Gurdjieff dará forma gráfica a esta ley en su famoso eneagrama. Por otra parte, Z’ev ben Shimón Halevi, destacado cabalista seguidor de la tradición toledana, ya en el siglo XX, aplicará la ley del siete a otro gráfico conocido, el Árbol de la vida, y a la creación en siete días de la tradición bíblica. Su “Gran Octava” también hará uso del Uno y del Tres para explicar el proceso de emanación desde el Unidad Absoluta a la realidad. Finalmente, aplicando al árbol conceptos psicológicos y arquetipos “jungianos”, lo convirtió en un mapa para el crecimiento personal, que seguramente no hubiera desagradado al propio Gurdjieff.

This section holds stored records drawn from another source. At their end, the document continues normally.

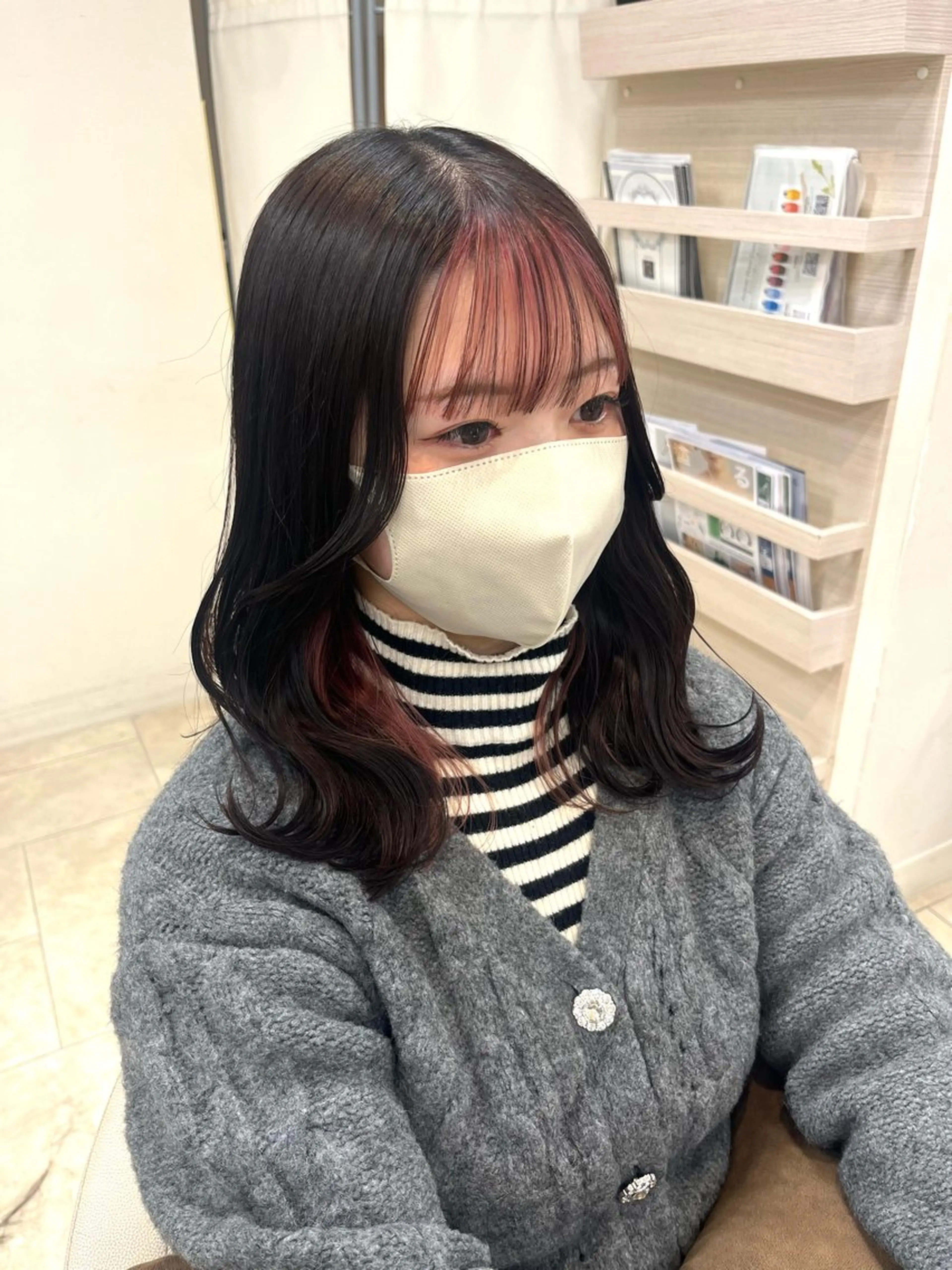 セミロング カラー ヘアカラー トリートメント 暖色専門美容師🎀 お客様満足度◎のヘアスタイル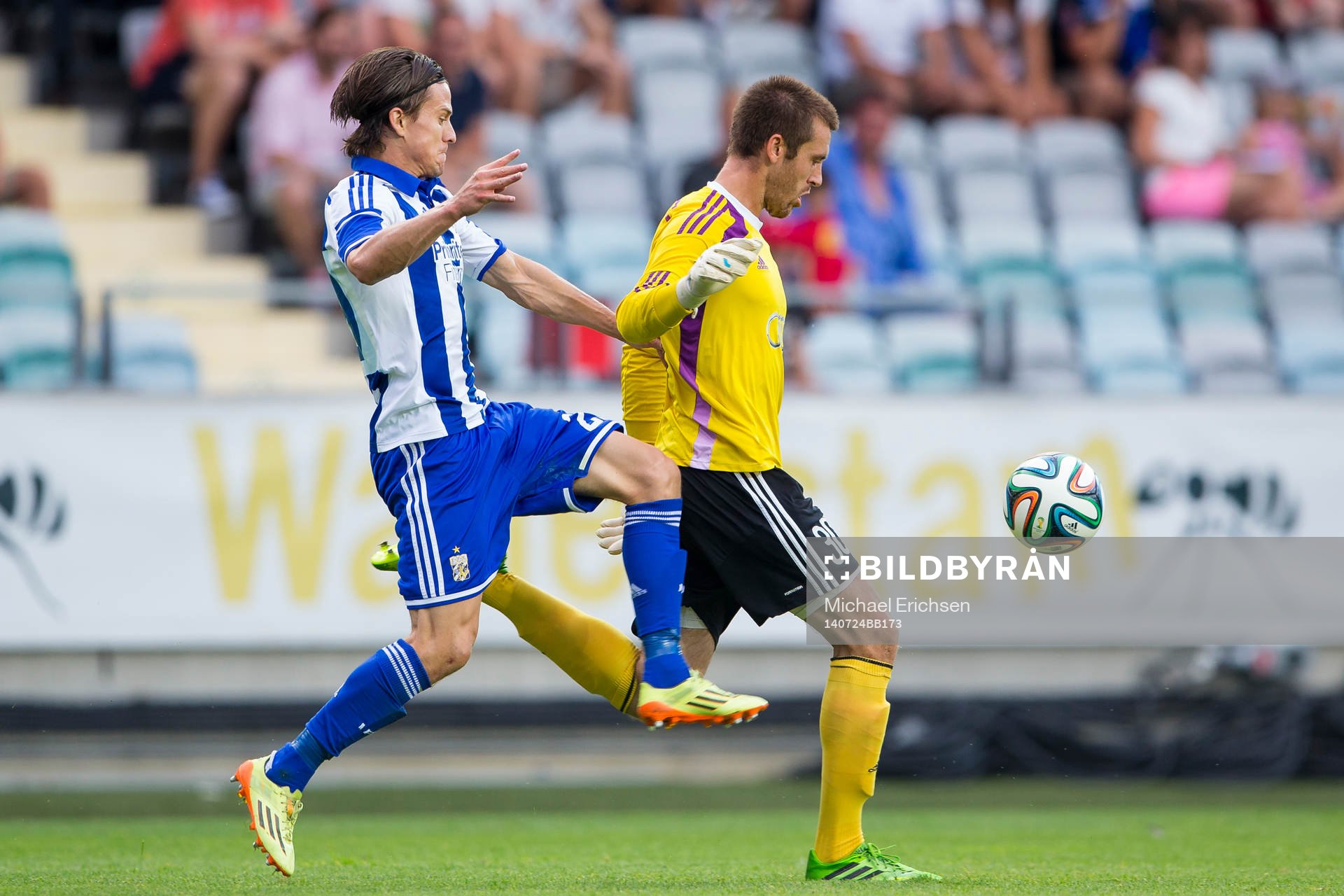 IFK Göteborgs Lasse Vibe jagar Györis målvakt Milos Kosic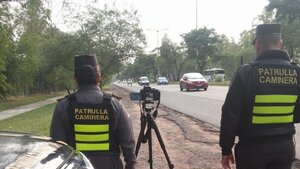 Multan a un conductor por adelantarse por la derecha
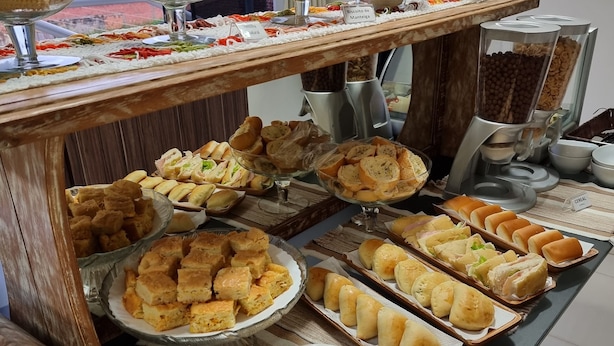 En buffé med ett varierat utbud av mat, inklusive bakverk, bröd och desserter.
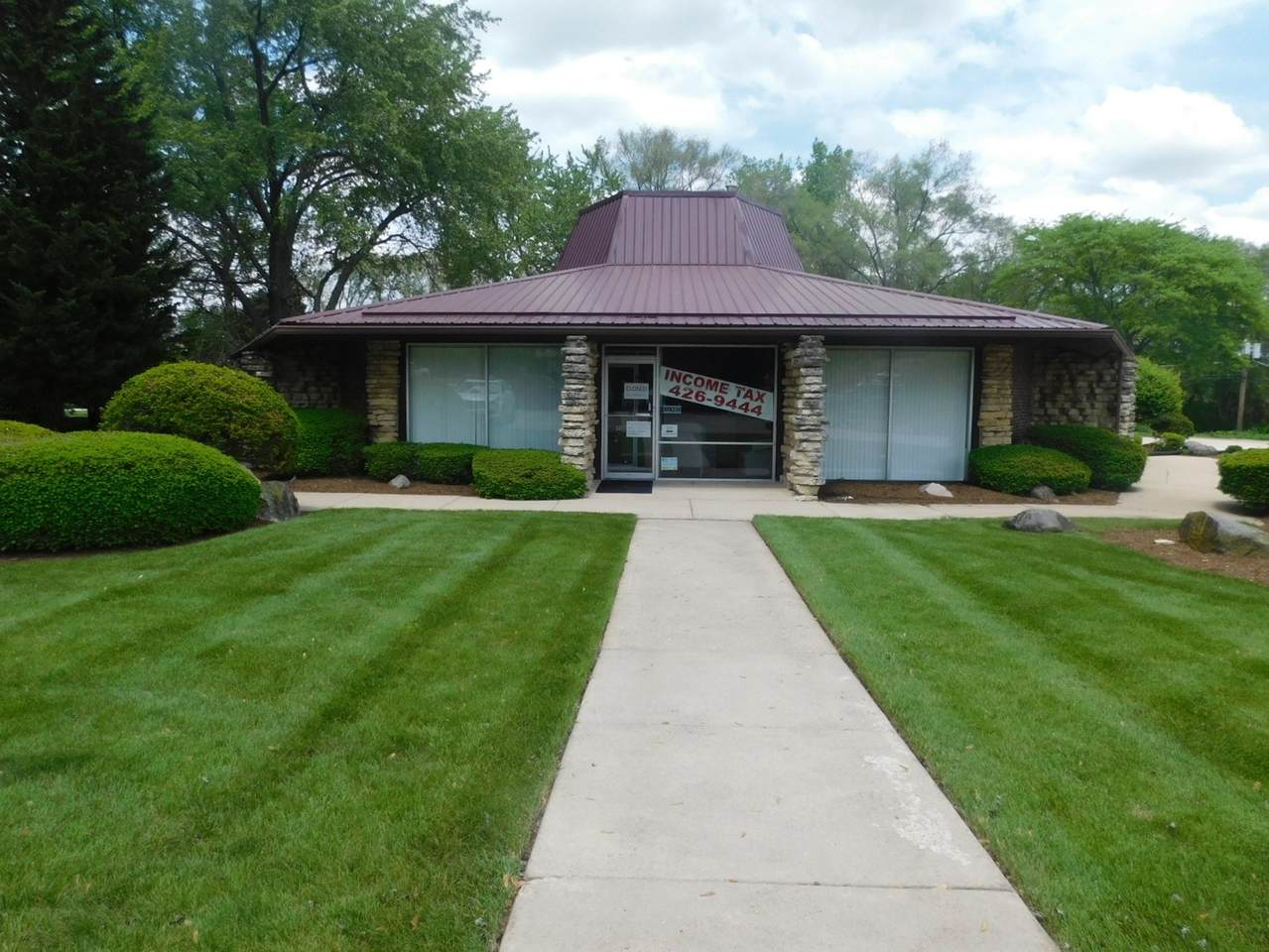 700 Willow Lane - Photo 1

Podemos viajar en el tiempo para encontrar la huella indeleble del número en el pensamiento humano. Visitar el culto de Mitra, donde los iniciados cruzaban siete puertas en forma ascendente, que representaban los siete cuerpos celestes visibles, o al de Isis, donde se descubrían de siete velos o disfraces animales. O a la primera ciudad-estado mesopotámica, Uruk, donde en los fastos se presentaban al pueblo siete figuras, el rey en representación del Sol, la reina, de la Luna, y otros cinco mandatarios, para el resto de astros visibles, Mercurio, Venus, Marte, Júpiter y Saturno. Y así, cada día de la semana fue asignado a uno de los siete cuerpos celestes, regido por un dios en el cielo.
Números
“Tres es más mágico de todos porque nuestro cuerpo lo ignora, no tenemos nada que sean tres cosas […] Del cinco ni que hablar, son los dedos de la mano, y con dos manos tienes ese otro número sagrado que es el diez …”.
“El péndulo de Foucault”, Umberto Eco.
Y el dos, el cuatro, el doce… Por qué elegir unos y no otros.
Tenemos tan asociados los números a la comprensión de las leyes del universo, que incluso olvidamos que son una construcción humana y no tienen realidad por sí mismos. Pero quizás, por eso mismo, los números, al igual que el lenguaje, nos den acceso a las capas más profundas del funcionamiento de nuestra inteligencia creadora.